I want to teach my children the importance of respect for one another, the importance of equality. Teach them that they should treat others as they wish to be treated. I want to teach them that there is a place in the sun for each and every one of us. I refuse to tangle them into believing that they should hate for something that happened two, three of four generations ago. We cannot clutch onto the past when trying to create a better future.

We need to learn to let go, not for the sake of the past generations, but more important, for the sake of the future generations


Celebrations….


We had a couple of celebrations the last month or so, giving us the opportunity to commemorate special moments and create precious memories.

We celebrated Mother’s Day and Father’s Day, giving praise and thanks to people whom without we would not have been possible, people that created us, raised us, moulded us, people that provided us with the necessary stepping stones in life, they kept us safe, wiped our tears and shared our joys, but they also had to let go and give us the opportunities to explore and grow on our own. But most of all, they love us!

It was also a great honour for me the day I became a mother…I am a mother, and a mother to the most precious littlest Biekies.

We also celebrated when Grandma and Grandpa came to visit for a few days. Not only did they bring presents and sea shells (yes our package was delivered “by hand”…it was delivered by the hand of grandma and grandpa), but they also brought “conversations till late”, “anybody for another cup of coffee?”, potjiekos, laughter, sharing and rekindling of special bonds between Biekies and those who love them. They further brought the opportunity of creating new memories, memories that we will be able to share the next time we meet.

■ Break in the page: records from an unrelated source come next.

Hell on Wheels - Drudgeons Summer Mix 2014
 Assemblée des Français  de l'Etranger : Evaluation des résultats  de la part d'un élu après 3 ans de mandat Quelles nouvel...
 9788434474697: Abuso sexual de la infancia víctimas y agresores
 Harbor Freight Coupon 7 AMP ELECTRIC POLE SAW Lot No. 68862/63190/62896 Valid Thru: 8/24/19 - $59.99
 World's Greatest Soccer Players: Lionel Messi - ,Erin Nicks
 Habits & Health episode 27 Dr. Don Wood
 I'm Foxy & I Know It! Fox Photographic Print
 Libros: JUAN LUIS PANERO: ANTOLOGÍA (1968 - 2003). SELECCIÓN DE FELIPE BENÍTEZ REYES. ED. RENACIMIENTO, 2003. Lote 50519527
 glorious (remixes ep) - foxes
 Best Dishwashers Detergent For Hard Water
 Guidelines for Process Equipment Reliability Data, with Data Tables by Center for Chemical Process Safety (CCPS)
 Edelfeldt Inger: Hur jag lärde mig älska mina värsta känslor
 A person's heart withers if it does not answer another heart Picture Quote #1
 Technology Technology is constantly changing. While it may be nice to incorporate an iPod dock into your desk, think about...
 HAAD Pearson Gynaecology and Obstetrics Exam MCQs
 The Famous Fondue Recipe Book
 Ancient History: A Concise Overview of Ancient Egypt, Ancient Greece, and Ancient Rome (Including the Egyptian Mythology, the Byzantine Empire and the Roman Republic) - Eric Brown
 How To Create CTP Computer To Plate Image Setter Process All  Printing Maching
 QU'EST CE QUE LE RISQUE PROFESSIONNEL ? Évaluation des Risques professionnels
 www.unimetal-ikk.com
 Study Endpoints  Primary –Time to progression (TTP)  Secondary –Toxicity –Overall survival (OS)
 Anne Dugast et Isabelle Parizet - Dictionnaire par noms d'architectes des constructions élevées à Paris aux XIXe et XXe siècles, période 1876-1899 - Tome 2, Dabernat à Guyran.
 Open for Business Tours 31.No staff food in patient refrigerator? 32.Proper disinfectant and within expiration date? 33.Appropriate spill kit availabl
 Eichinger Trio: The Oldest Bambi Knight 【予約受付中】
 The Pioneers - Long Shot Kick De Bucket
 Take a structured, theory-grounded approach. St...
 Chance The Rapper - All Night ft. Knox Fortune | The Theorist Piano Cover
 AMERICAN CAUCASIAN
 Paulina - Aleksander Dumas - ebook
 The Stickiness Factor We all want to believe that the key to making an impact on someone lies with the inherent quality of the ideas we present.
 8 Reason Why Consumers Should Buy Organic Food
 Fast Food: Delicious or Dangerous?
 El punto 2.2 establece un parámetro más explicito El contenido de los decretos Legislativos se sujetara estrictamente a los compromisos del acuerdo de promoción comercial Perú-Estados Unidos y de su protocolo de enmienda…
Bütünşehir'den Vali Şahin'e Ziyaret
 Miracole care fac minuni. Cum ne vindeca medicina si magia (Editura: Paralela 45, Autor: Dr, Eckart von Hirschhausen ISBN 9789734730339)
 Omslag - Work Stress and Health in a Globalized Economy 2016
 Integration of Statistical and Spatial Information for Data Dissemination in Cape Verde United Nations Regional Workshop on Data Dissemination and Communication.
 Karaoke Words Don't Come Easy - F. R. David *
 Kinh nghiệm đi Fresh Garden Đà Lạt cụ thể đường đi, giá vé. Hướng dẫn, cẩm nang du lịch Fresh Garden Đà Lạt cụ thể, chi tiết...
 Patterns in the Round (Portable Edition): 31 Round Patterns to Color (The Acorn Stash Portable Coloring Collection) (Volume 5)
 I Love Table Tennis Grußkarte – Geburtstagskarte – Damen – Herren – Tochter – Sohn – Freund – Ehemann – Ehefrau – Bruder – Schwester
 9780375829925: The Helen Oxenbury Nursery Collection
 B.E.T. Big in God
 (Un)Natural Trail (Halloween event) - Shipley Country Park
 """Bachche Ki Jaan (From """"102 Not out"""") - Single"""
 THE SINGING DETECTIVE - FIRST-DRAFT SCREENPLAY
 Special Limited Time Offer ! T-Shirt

And hopefully the next time will be next to the sandy shores of the sea, the sea with it’s crashing waves and noisy squawking seagulls gliding over-head, the sea we love so much and miss so dearly…

But, and this is a great, big BUT….

We celebrated littlest Miss Diva, we celebrated her life, her love… we celebrated her! Yes, the time came to celebrate her birthday, another year passed, which was filled with so many great and special moments, joys and laughter, yes, there were tears as well (but we like to think that those tears made us stronger in what we do and achieve…)

I cannot believe that she turned two! It is amazing to look back over the past two years, to see how far we have come from the day she was born until now, all the unforgettable moments that was created in that time frame, the goals that were reached, as well as passed with flying colours.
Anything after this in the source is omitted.